**ACTIVITY:**
Reproduce the entire listing exactly as written, apart from its pictures.

**SUPPLIED INFORMATION:**

┏━━

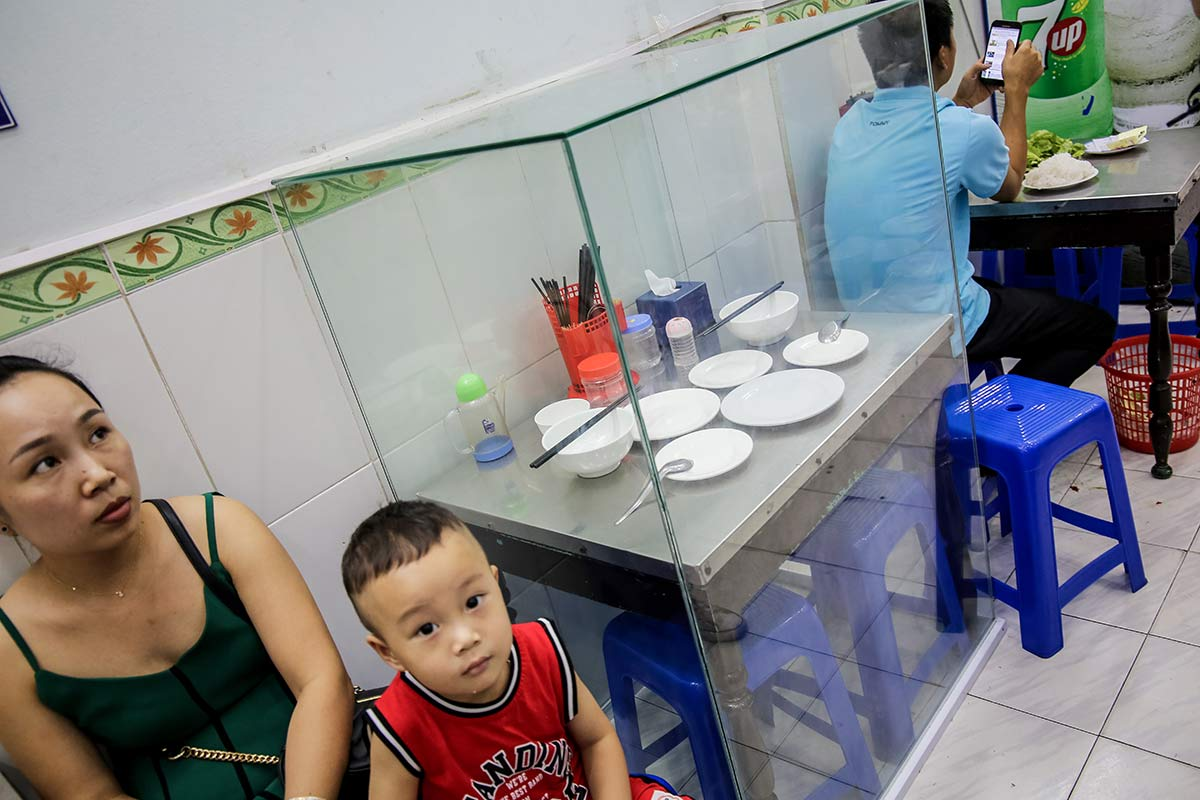 Tischvitrine im Bun Cha Huong Lien Restaurant Hanois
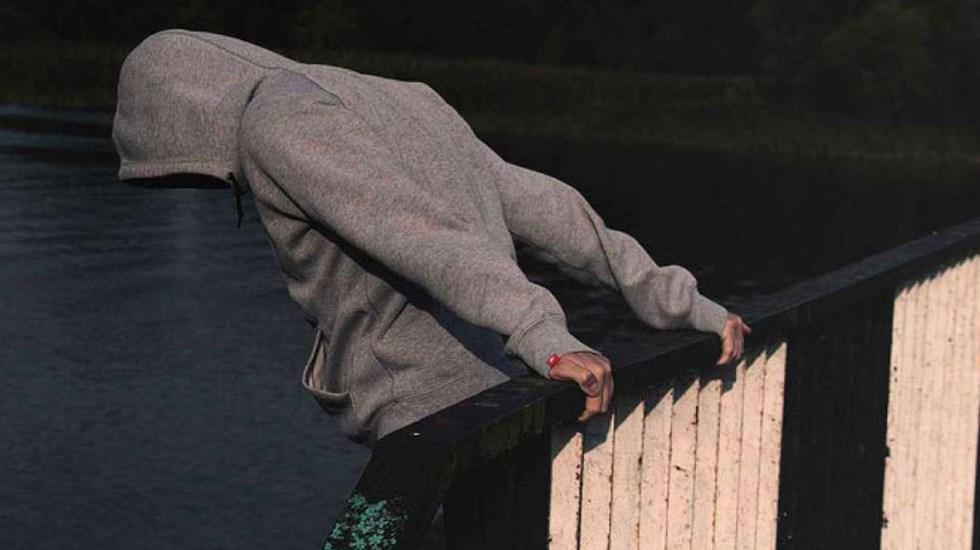 Rescatan a joven que quería suicidarse desde puente en Santa Fe - Los uniformados aprovecharon una distracción del hombre para abrazarlo y ponerlo en un lugar seguro y con ello salvaguardar su integridad física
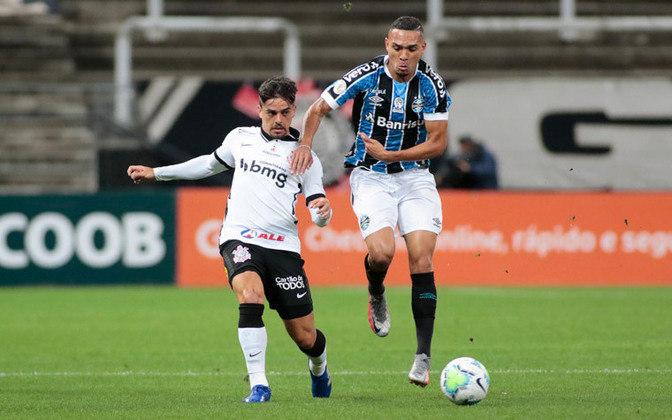 O Corinthians conseguiu superar duas expulsões e empatou sem gols contra o Grêmio. Fagner e Fábio Santos foram os destaques da equipe na noite deste domingo. Luan também teve uma boa atuação.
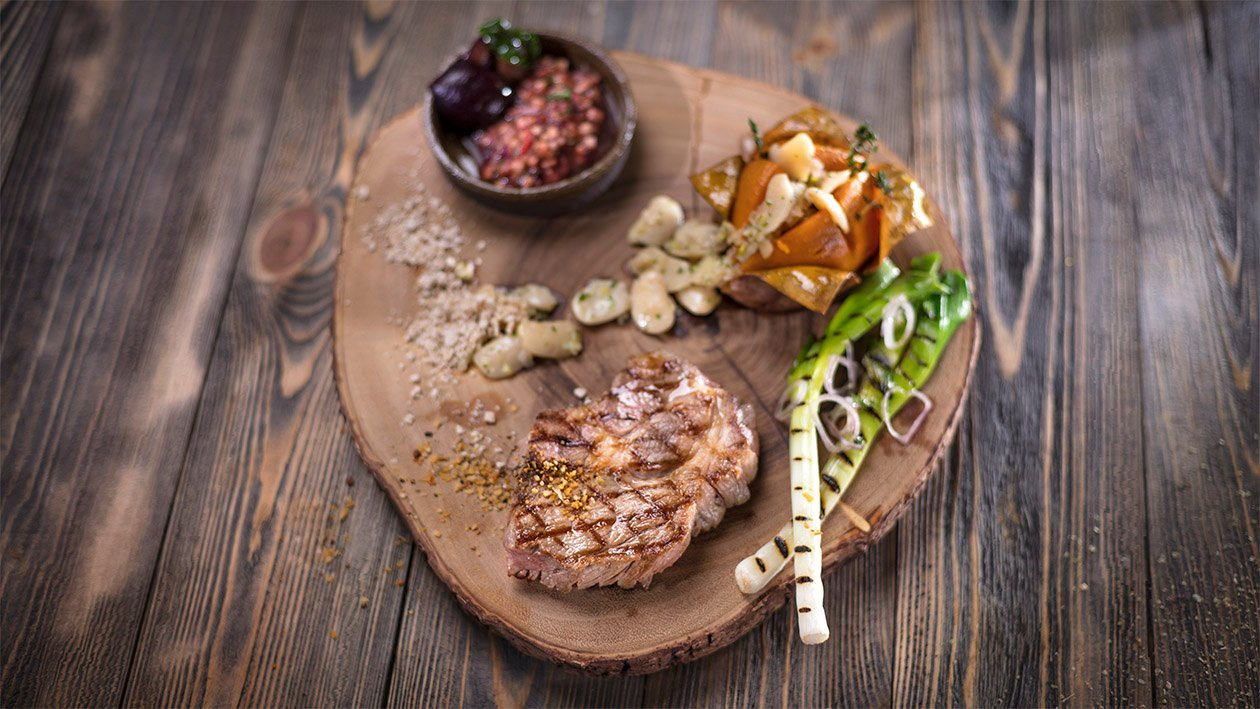 Ant grotelių kepta sprandinė su keptomis saldžiosiomis bulvėmis ir slyvų salsa – Receptas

┗━━

**RESULT OF THE TASK:**
 Tischvitrine im Bun Cha Huong Lien Restaurant Hanois
 Rescatan a joven que quería suicidarse desde puente en Santa Fe - Los uniformados aprovecharon una distracción del hombre para abrazarlo y ponerlo en un lugar seguro y con ello salvaguardar su integridad física
 O Corinthians conseguiu superar duas expulsões e empatou sem gols contra o Grêmio. Fagner e Fábio Santos foram os destaques da equipe na noite deste domingo. Luan também teve uma boa atuação.
 Ant grotelių kepta sprandinė su keptomis saldžiosiomis bulvėmis ir slyvų salsa – Receptas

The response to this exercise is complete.